Screening with digital breast tomosynthesis (DBT) reduces the rate of interval breast cancers compared with screening with digital mammography, according to a study published in Radiology. The study adds to a growing body of evidence supporting DBT as a breast cancer screening tool with important advantages over mammography. DBT works by capturing a series of X-ray images of the breast from different angles. Previous research has shown that it has a higher sensitivity for breast cancer detection than digital mammography.
The impact of these additional DBT-detected cancers is not fully understood. While they may constitute a screening benefit, they could also contribute to overdiagnosis, a term for the diagnosis of early-stage, slow-growing cancers that would not have caused harm to the patient in their lifetime. The rate of interval cancers—cancers that arise between routine screenings—offers one way to better elucidate screening benefits. They are considered more aggressive than cancers detected during a screening exam.
“Interval cancers have, in general, a more aggressive biological profile than screen-detected cancers,” says study lead author Kristin Johnson, MD, a radiology resident at Skåne University Hospital in Malmö and a PhD student at Lund University in Sweden. “This means that the prognosis is less favorable for interval cancers compared to screen-detected cancers.”
Interval cancer detection rate reporting is required in many screening programs as an indicator of effectiveness. A reduction in the interval cancer rate when using DBT may be attributed to improved detection of rapidly growing cancers with poorer prognosis, possibly contributing to lower breast cancer mortality.
For the new study, Johnson and colleagues compared interval cancer rates in Sweden’s population-based Malmö Breast Tomosynthesis Screening Trial with those from an age-matched control group of patients who underwent digital mammography at the same center. The study group included almost 15,000 women who were screened with DBT and digital mammography between 2010 and 2015. Those women were matched with a control group of more than 26,000 women who had only digital mammography screening during the same time period.
The interval cancer rate in the patients screened with DBT and digital mammography was 1.6 per 1,000 screened, significantly lower than 2.8 per 1000 in the group screened with digital mammography only. The interval cancers in the trial generally had nonfavorable characteristics. According to Johnson, the reduced interval cancer rate after screening with DBT could translate into screening benefits.

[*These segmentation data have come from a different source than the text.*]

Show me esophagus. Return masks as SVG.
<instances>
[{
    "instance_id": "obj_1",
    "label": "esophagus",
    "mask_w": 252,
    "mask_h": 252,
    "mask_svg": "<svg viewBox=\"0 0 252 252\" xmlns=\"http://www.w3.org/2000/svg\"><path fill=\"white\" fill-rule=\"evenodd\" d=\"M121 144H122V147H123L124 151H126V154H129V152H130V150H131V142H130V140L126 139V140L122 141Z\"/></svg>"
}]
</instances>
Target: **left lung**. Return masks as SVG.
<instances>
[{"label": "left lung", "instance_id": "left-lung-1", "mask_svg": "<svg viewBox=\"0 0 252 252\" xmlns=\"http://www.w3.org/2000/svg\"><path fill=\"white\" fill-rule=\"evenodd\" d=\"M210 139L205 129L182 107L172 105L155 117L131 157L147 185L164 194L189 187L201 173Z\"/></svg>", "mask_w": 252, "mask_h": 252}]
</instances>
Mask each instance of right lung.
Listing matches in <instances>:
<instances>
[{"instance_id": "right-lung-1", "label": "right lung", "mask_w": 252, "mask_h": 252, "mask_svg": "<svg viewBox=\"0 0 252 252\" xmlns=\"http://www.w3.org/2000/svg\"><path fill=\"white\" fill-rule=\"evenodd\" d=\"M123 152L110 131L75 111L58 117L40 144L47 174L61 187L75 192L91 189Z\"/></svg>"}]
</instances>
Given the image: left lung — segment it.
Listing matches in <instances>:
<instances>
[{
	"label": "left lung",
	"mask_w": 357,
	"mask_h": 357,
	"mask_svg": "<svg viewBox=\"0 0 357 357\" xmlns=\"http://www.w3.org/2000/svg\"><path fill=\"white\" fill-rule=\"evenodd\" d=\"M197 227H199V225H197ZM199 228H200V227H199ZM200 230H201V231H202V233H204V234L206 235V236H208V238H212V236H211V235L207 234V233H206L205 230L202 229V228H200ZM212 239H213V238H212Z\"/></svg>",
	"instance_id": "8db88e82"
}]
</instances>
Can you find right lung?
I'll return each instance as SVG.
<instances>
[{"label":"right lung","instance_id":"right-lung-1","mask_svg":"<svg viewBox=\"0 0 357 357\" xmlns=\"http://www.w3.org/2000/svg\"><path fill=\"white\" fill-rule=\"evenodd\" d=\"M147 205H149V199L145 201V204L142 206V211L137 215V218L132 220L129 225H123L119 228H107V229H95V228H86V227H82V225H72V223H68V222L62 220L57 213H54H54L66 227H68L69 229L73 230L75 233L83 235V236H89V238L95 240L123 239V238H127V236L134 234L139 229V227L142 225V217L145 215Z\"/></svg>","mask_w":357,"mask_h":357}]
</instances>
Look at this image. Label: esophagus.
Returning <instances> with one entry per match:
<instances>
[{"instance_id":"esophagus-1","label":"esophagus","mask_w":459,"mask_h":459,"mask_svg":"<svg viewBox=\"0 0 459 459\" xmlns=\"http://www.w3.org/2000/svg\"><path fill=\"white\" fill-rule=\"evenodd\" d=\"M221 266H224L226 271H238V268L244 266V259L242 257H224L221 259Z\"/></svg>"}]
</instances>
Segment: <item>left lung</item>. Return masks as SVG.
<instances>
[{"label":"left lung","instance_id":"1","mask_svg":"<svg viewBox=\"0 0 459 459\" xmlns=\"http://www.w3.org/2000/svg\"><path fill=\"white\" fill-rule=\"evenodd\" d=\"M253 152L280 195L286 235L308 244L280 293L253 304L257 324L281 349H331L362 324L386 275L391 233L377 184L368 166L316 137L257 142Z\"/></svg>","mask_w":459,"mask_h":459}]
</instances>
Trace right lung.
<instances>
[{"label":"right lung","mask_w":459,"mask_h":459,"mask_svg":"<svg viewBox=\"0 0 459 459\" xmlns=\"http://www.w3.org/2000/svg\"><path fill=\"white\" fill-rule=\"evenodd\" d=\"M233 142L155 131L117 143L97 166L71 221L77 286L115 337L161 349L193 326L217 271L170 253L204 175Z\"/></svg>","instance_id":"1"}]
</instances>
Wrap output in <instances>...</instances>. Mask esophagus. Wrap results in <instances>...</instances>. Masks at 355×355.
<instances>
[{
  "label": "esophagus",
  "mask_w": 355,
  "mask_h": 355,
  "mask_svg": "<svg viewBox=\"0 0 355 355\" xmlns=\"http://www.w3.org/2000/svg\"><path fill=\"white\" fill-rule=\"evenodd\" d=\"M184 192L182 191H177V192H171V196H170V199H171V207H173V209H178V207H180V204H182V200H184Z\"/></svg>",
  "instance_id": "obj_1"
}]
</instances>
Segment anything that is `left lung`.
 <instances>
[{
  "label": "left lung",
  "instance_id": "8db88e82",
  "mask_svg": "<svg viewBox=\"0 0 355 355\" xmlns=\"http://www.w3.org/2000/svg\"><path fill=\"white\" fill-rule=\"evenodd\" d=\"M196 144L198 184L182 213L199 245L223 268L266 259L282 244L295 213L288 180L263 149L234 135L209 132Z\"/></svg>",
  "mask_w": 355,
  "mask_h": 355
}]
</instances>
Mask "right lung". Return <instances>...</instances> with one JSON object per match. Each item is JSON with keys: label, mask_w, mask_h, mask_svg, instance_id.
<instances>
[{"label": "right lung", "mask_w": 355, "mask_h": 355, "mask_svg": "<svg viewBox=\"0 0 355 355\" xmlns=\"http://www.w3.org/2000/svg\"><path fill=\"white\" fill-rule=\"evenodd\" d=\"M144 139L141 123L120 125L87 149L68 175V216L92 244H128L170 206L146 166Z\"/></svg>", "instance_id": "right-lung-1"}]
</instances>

“One could speculate that some of the additional cancers detected in DBT screening would have been diagnosed as interval cancers if not detected by DBT,” she says.
The results support the growing evidence of DBT as a screening modality with potential to replace digital mammography in future breast cancer screening. However, Johnson cautions that other trials have not shown significantly reduced interval cancer rates in DBT screening compared with digital mammography screening. And interval cancer rates, while important, are not the only measure when evaluating the potential benefits from DBT in screening.
“Other factors, such as cancer types detected and cost-benefit, have to be taken into account,” Johnson says.
Toward that end, the researchers are working on a cost-benefit analysis of the Malmö Breast Tomosynthesis Screening Trial. They are also analyzing the trial for false-positive recalls, those instances when patients are called back for additional screening for suspicious findings that end up being benign.